My question is did you try different implementations and what is the motivation of the current choice? What is the purpose of 2-level task hierarchy used in TBB 2.1.0: while_group_task and while_iteration_task? At first glance I could implement more efficient parallel topological graph ordering without extra classes, but I fail so far...
The input to parallel_while is inherently serial. If you look at the documented requirements for a Stream class to be used with parallel_while, you will see that its only required method, pop_if_present, is guaranteed to not invoke concurrently. Usually, streams are serial; think of reading a file, or traversing a container that does not support random access iterators. Thus, parallel_while has to deal with serial inefficiency.
First, the algorithm assumes that the stream is already fulfilled with data, so its pop_if_present does not block and returns data elements rather quickly.

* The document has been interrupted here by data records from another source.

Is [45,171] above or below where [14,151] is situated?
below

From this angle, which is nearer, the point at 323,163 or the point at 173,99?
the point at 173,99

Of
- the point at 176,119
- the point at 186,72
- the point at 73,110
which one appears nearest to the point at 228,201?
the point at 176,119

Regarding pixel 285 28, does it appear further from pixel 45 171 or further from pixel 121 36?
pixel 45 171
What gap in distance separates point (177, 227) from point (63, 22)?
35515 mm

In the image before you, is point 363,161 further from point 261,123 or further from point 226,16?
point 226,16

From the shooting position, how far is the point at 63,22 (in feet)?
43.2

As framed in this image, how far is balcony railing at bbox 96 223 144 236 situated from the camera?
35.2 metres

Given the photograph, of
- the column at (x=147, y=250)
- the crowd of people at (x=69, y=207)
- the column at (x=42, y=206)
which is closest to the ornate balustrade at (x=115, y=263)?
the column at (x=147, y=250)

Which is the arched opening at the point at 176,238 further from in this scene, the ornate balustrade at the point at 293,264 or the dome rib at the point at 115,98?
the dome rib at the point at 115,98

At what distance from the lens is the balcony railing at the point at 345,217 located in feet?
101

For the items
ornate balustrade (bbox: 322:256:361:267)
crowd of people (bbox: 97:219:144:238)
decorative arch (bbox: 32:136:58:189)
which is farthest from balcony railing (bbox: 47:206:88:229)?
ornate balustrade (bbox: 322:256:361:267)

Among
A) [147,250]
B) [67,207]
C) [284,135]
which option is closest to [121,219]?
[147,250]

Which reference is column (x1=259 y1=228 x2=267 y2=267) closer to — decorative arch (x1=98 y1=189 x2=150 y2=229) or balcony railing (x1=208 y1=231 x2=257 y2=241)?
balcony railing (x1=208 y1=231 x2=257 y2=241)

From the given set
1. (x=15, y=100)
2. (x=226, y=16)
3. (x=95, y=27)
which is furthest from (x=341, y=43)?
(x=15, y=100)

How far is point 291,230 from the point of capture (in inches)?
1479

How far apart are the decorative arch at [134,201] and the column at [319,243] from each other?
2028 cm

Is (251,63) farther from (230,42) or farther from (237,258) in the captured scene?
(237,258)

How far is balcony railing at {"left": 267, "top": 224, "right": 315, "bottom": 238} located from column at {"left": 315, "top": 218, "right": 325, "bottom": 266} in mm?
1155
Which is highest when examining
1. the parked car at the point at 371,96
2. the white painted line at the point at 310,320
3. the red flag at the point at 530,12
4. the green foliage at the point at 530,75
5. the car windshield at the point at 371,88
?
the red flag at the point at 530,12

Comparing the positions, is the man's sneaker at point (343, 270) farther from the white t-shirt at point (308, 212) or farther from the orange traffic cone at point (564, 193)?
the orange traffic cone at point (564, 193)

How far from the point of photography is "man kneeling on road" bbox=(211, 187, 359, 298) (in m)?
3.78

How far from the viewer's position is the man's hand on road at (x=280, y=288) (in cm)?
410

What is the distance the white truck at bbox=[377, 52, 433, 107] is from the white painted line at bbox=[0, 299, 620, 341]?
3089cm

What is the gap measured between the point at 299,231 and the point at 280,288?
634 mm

Thus it makes sense to pop a few elements at once, to decrease the overhead required to syncronize access to the stream; this job is done by while_task. The data processing presumably takes much longer, thus it makes sense to have a separate task for each element for better load balancing; the per-element processing is done by while_iteration_task. However these processing tasks should be spawned for execution first; and this job is done by while_group_task. Why not by while_task, you might ask. The latter is re-executed to select the next few elements from the stream; there is only one instance of this task, which implicitly is used as the lock to serialize pop_if_present (you might think of getting this task from the pool as the lock acquisition, and re-spawning it back to the pool as the lock release. The "lock" should only be held as long as it is required to protect the stream, thus while_task delegates spawning to the successor. I hope now the task hierarchy in parallel_while makes more sense for you.
Another thing worth mentioning is the parallel_while::add method. It is intended to add more work on the fly, if you find it while processing the elements of the initial stream. This operation is rather straightforward; it just spawns a new while_iteration_task to process the given element. The natural implementation of DAG topological traversal could start with only the root element (or elements, if you have a forest of DAGs)in the initial stream, and processing of each element would add the elements it has edges to for further processing. This implementation uses while_task and while_group_task minimally, and the serial nature of the initial stream is well compensated when much more work is added on the fly. I believe the parallel_preorder example shipped with TBB implements something like this.